Great Missenden is a place-name that had become mythical in my mind since the day in 1985 when I received this letter from Dahl, in response to one that I had sent him:
First stop on my visit to Great Missenden was the Roald Dahl Museum and Story Centre. The exhibition there is a delight for the Dahl fan: hundreds of objects large and small have been carefully preserved and put on display in an easy-to-follow and engaging way: household objects, childhood items, books, book paraphernalia and, of course, handwritten letters (some of the nicest are those written by the young Dahl at boarding school to his mother). Murals, signs and multimedia installations greatly enhance the visitor experience.
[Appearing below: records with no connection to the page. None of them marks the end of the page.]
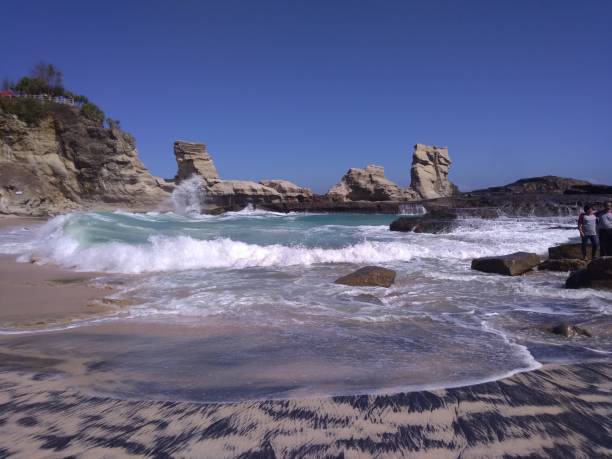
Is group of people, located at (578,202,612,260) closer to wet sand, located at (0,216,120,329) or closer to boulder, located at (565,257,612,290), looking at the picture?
boulder, located at (565,257,612,290)

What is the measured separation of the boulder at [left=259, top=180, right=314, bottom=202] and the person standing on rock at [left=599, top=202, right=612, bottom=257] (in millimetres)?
33917

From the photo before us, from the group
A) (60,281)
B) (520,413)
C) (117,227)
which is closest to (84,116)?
(117,227)

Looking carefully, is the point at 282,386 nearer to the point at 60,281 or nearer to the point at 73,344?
the point at 73,344

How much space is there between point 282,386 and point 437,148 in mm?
52499

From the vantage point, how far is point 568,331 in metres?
4.25

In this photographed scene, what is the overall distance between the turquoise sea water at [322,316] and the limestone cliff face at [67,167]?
17.0 metres

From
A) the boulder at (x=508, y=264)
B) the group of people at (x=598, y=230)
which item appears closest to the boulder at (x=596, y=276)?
the boulder at (x=508, y=264)

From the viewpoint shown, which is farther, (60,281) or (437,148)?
(437,148)

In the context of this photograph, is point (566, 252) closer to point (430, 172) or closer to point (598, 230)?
point (598, 230)

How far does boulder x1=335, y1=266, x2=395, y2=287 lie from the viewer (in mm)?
7188

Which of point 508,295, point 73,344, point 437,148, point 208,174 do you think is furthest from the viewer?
point 437,148

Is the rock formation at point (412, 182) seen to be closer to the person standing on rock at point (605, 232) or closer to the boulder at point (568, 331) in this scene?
the person standing on rock at point (605, 232)

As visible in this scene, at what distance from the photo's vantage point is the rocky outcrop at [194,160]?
134 feet

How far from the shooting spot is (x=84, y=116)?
97.1 ft
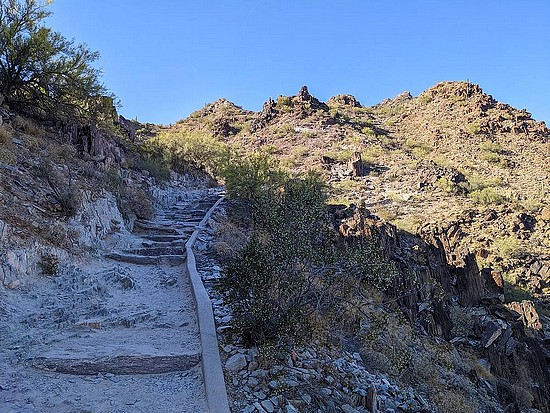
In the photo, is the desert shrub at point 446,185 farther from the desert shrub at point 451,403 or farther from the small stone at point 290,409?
the small stone at point 290,409

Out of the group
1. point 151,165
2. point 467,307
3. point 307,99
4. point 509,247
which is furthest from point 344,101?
point 467,307

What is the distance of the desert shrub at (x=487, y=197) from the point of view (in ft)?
73.9

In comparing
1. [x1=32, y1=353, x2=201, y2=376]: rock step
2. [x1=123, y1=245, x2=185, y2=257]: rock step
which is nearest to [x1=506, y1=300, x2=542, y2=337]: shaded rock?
[x1=123, y1=245, x2=185, y2=257]: rock step

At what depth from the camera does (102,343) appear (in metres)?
4.60

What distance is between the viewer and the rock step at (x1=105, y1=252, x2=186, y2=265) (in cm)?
784

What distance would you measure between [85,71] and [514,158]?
99.0 feet

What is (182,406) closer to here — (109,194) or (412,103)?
(109,194)

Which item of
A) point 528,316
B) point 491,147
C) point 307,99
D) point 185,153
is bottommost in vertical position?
point 528,316

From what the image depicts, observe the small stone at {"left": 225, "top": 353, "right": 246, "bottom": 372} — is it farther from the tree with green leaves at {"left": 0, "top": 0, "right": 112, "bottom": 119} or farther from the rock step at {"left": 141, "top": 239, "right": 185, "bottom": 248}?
the tree with green leaves at {"left": 0, "top": 0, "right": 112, "bottom": 119}

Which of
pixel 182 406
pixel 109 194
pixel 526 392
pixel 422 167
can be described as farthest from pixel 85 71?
pixel 422 167

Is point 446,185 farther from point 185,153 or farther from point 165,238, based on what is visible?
point 165,238

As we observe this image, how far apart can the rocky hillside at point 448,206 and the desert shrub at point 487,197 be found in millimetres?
79

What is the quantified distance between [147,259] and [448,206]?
61.0 ft

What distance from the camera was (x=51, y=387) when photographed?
11.9 ft
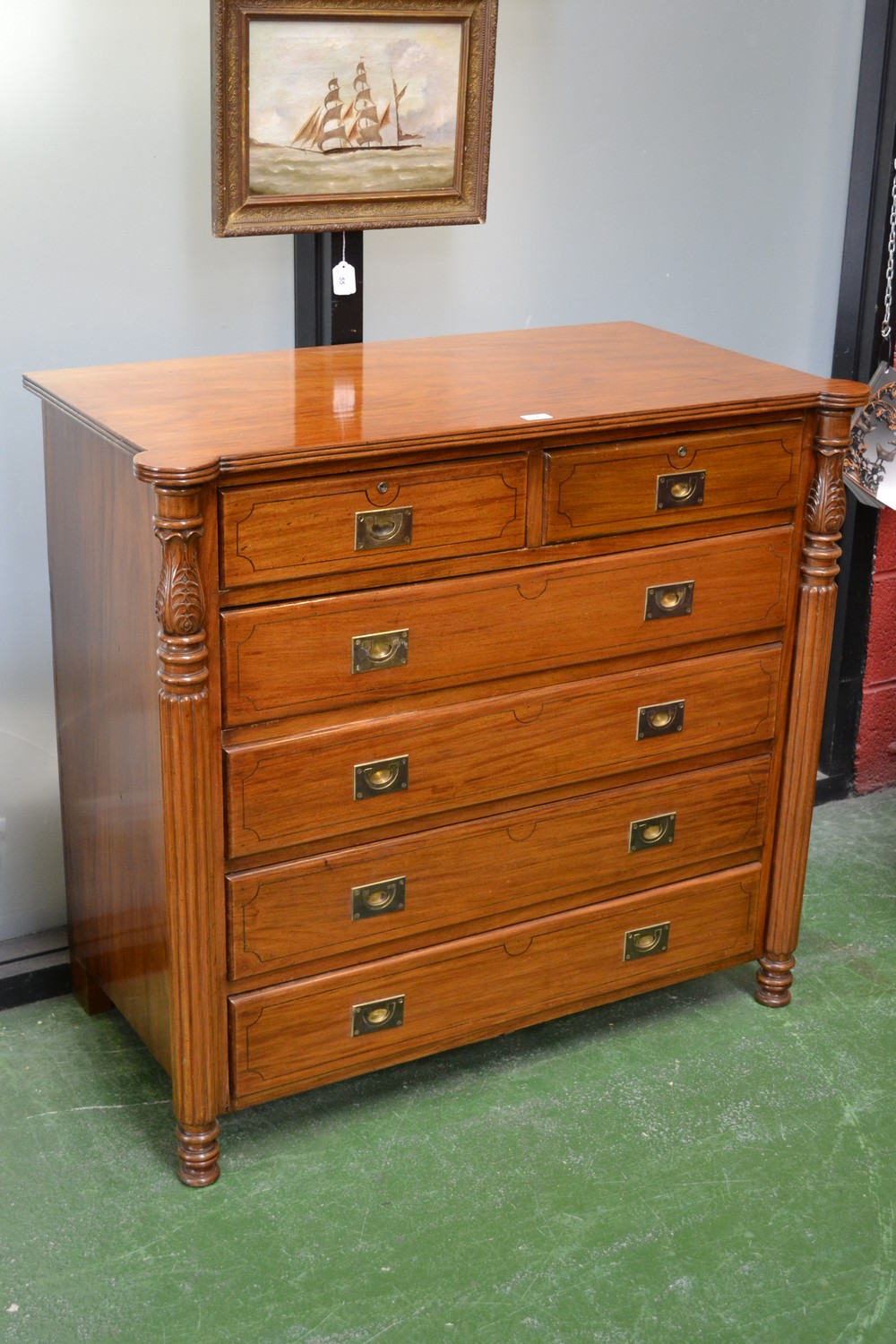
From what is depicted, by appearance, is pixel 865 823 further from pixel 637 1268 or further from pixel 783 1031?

A specific part of my childhood dream was to see the hut in the garden of his house where Dahl did his writing. This couldn’t be fulfilled to the letter (after all, Dahl’s wife still lives in their house), but I came as close as it is possible to get: the interior of the hut – chair and all – has been re-located to the museum and re-installed exactly as it was. I spent a long time staring through the protective glass (much to the annoyance of other visitors, I’m sure) at the treasures within.
In the photo above, on the table on the left, you can see several artefacts from Dahl’s life, including his hip bone, which had been surgically removed in a hip replacement operation. This is a lovely hint at the macabre in Dahl’s imagination.
The museum shop is likewise a treasure trove. I bought a print from The Twits, to hang over my and my husband’s bed (it seems apt!).
My favourite Dahl book for many years was Charlie and the Chocolate Factory. I was thrilled to see on display this first edition from 1964:
Quentin Blake’s illustrations have become synonymous with Dahl’s work for children, so it was interesting to see how another artist (in this case, Joseph Schindelman) interpreted the story.
Lastly, I wandered up Main Street and visited Dahl’s final resting place. My daughter, also an avid fan, came with me. We were both very happy to spend a short time with him there and think about all the happiness he has given to children and adults the world over. I personally sent him thanks for the letter that made a young girl very happy.
As the old Irish saying goes, Ní bheidh a leithéid arís ann (his like will never be seen again).